-- start of SUPPLIED RECORDS --

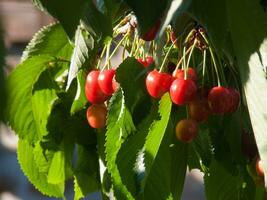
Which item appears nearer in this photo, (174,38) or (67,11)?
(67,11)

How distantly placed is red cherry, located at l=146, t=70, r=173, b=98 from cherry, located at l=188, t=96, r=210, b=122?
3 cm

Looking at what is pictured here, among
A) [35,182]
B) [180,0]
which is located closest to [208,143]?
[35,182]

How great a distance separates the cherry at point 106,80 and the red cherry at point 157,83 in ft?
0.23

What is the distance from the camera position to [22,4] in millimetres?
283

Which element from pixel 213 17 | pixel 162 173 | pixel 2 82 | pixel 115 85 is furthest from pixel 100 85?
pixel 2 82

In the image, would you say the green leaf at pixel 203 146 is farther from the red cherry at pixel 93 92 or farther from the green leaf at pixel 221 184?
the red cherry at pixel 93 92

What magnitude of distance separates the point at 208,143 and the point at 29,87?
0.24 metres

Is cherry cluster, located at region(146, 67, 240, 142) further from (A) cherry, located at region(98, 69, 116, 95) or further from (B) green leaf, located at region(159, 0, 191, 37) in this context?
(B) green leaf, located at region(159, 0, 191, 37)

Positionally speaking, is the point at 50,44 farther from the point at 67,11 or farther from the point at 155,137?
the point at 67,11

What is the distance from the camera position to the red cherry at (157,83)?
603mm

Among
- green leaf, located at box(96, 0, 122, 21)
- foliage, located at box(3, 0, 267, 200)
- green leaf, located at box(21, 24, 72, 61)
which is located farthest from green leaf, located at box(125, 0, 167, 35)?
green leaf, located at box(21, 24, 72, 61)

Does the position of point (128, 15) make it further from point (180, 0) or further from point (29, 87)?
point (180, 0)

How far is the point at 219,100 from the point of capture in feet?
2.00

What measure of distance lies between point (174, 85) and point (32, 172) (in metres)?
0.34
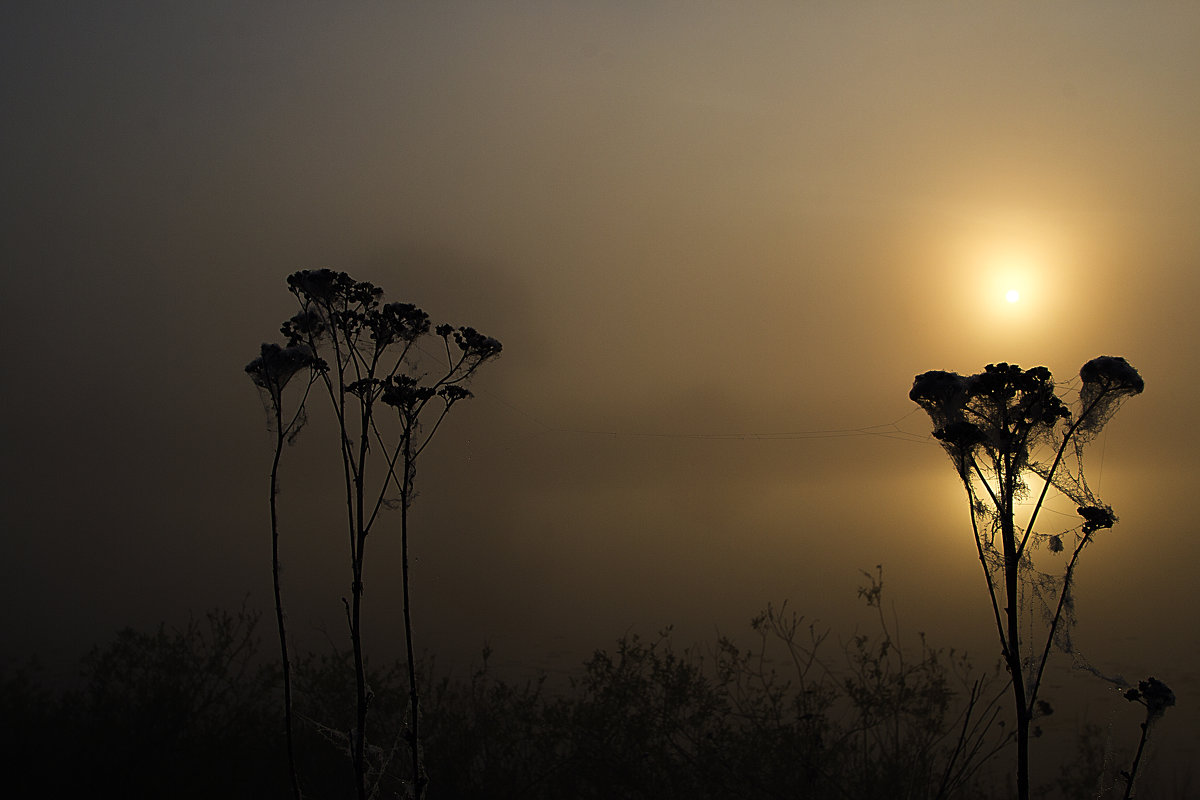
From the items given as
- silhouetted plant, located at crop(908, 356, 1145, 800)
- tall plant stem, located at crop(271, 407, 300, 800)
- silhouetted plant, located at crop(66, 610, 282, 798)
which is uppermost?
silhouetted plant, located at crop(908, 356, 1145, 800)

-- end of SUPPLIED RECORDS --

• _DO THIS_: Skip the pictures and transcribe the rest of the records exactly.

• _ANSWER TO THE EXERCISE_:
Which item appears nearer in this photo, (174,38) or (67,11)?
(67,11)

How distantly placed is red cherry, located at l=146, t=70, r=173, b=98 from cherry, located at l=188, t=96, r=210, b=122?
3 cm

Looking at what is pictured here, among
A) [35,182]
B) [180,0]
which is located closest to [208,143]?
[35,182]

How great a distance separates the cherry at point 106,80 and the red cherry at point 157,83 in ft?
0.23

What is the distance from the camera position to [22,4] in millimetres?
283

Which element from pixel 213 17 | pixel 162 173 | pixel 2 82 | pixel 115 85 is furthest from pixel 100 85?
pixel 2 82

In the image, would you say the green leaf at pixel 203 146 is farther from the red cherry at pixel 93 92 or farther from the green leaf at pixel 221 184?
the red cherry at pixel 93 92

What magnitude of distance separates the point at 208,143 and the point at 29,87?
0.24 metres

Is cherry cluster, located at region(146, 67, 240, 142) further from (A) cherry, located at region(98, 69, 116, 95) or further from (B) green leaf, located at region(159, 0, 191, 37) in this context?
(B) green leaf, located at region(159, 0, 191, 37)

Positionally speaking, is the point at 50,44 farther from the point at 67,11 or farther from the point at 155,137?
the point at 67,11

What is the distance from the camera position to the red cherry at (157,83)?
603mm

Among
- green leaf, located at box(96, 0, 122, 21)
- foliage, located at box(3, 0, 267, 200)
- green leaf, located at box(21, 24, 72, 61)
which is located farthest from green leaf, located at box(125, 0, 167, 35)?
green leaf, located at box(21, 24, 72, 61)

Does the position of point (128, 15) make it further from point (180, 0) or further from point (29, 87)?
point (180, 0)

How far is the point at 219,100 from the point of capture in feet?
2.00

What measure of distance lies between point (174, 85) and point (32, 172) (in metres)?
0.34
From the items given as
- silhouetted plant, located at crop(908, 356, 1145, 800)
- tall plant stem, located at crop(271, 407, 300, 800)
- silhouetted plant, located at crop(66, 610, 282, 798)
which is uppermost?
silhouetted plant, located at crop(908, 356, 1145, 800)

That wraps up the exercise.